>> Begin TEXT EXCERPT
Info for Eivets Rednow (Remastered)



Eivets Rednow is an easy listening instrumental album by Stevie Wonder released on the Gordy Records label in 1968. The album was created as a follow-up to the successful easy listening instrumental single "Alfie". "A House Is Not a Home", another song by Burt Bacharach and Hal David, also appears on the album. Eivets Rednow is Stevie Wonder spelled backwards; Wonder's name does not appear on the cover of the original releases. This was Wonder's ninth studio album, released on November 20, 1968.

A late 60s all-instrumental set from Stevie Wonder – and a record that shows a real change from his style in the earlier part of the decade – a much more mature move forward, and one that hints at the power of his arrangements in the 70s! As you might guess from the "Alfie" in the title, Wonder takes on a bit of Burt Bacharach – but also then moves in to other territory too – numbers that feature his harmonica over hip larger arrangements, almost with the feel of a Toots Thielemans album at points – and a bit of a soundtrack vibe at others, particularly some of the more keyboard-oriented cuts.

"By 1968, Motown had Wonder pegged as a soul-pop shouter, so his harmonica instrumental of "Alfie," and the movie theme that had been a Top 15 hit for Dionne Warwick in 1967 was released under another name -- his own spelled backwards -- and on a different record label. This album, issued after that single made number 66 on the pop chart, consists of more harmonica instrumentals, everything from "A House Is Not a Home" to "Grazing in the Grass," and is enough to convince you that Wonder, who, after all, broke through playing harmonica, is a tuneful player of the instrument, more a Larry Adler than a Bob Dylan. Nevertheless, this is a minor item in the Wonder catalog." (William Ruhlmann, AMG)
>> End TEXT EXCERPT
[WRITTEN EXERCISE 1]
According to the Eivets Rednow passage, on what date was this album released?
[WRITTEN EXERCISE 2]
Write the next part of the Eivets Rednow passage, picking up right after its final sentence.
These items have no connection to the Eivets Rednow passage.
>> Begin DATASET EXTRACT
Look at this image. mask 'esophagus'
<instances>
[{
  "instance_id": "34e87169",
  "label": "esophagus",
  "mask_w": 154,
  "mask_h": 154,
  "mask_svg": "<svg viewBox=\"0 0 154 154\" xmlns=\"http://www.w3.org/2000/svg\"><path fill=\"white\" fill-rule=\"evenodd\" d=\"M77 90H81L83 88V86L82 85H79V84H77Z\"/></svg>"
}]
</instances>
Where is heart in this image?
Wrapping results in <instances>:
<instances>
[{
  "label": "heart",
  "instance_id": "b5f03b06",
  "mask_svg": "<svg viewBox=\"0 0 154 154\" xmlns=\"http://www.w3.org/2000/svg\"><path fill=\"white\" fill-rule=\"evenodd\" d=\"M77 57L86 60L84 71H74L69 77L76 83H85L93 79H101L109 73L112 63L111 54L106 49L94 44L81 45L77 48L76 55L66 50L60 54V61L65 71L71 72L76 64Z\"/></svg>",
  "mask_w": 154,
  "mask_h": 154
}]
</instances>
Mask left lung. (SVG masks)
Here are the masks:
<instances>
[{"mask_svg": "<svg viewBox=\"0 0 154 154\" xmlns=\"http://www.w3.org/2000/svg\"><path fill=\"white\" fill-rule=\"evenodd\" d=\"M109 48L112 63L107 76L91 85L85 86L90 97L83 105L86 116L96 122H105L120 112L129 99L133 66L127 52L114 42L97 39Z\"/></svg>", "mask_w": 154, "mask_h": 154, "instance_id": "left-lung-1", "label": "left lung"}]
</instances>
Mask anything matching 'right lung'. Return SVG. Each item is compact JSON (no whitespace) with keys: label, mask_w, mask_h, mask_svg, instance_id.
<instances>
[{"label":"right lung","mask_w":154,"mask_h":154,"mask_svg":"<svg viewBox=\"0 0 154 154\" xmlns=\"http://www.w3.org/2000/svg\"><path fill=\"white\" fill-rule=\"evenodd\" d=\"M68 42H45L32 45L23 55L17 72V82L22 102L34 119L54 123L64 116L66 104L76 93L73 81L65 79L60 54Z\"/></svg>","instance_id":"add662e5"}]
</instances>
>> End DATASET EXTRACT
[TASK RESPONSE 1]
November 20, 1968.

[TASK RESPONSE 2]
Stevie Wonder, harmonica, keyboards, drums, percussion
Benny Benjamin, drums
James Jamerson, bass
The Funk Brothers

Produced by Henry Cosby

Digitally remastered


Stevie Wonder
Dubbed “Little Stevie Wonder” by Motown’s Berry Gordy, he was signed to the label when he was only 12 years old and was just 13 when the live recording “Fingertips (Part 2)” hit no. 1 pop and R&B. Playing harmonica, drums and keyboards, as well as singing, the boy who had been blind from infancy proved aptly named. While still a teenager--dropping the “Little” from his stage name--he earned seven top 10 pop singles, including “For Once In My Life,” “My Cherie Amour,” “Yester-Me, Yester-You, Yesterday,” “Uptight (Everything’s Alright)” and “I Was Made To Love Her.”

By age 20, he was self-sufficient in the studio, writing, playing every instrument and serving as his own producer, including for such hits as “Signed, Sealed, Delivered I’m Yours” and “If You Really Love Me.” He broadened his vision from pure pop to the socially conscious. He began exploring exotic musical ideas incorporating gospel, rock, jazz, reggae, and African and Latin American rhythms, and pioneered the use of synthesizers.

Turning 21 in 1971, Stevie holed up in a New York studio and refused to sign with Motown until he was given autonomy to record as he please. Motown agreed and the groundbreaking Music Of My Mind was released followed the next year. Later that year came Talking Book, which boasted the no. 1 pop and R&B hits “Superstition” and “You Are The Sunshine Of My Life.” Innervisions, featuring the Top 10 hit “Higher Ground,” “Don’t You Worry ’Bout A Thing” and the epic “Living For The City,” was a landmark LP that became the his first of three consecutive Grammy® Albums of the Year.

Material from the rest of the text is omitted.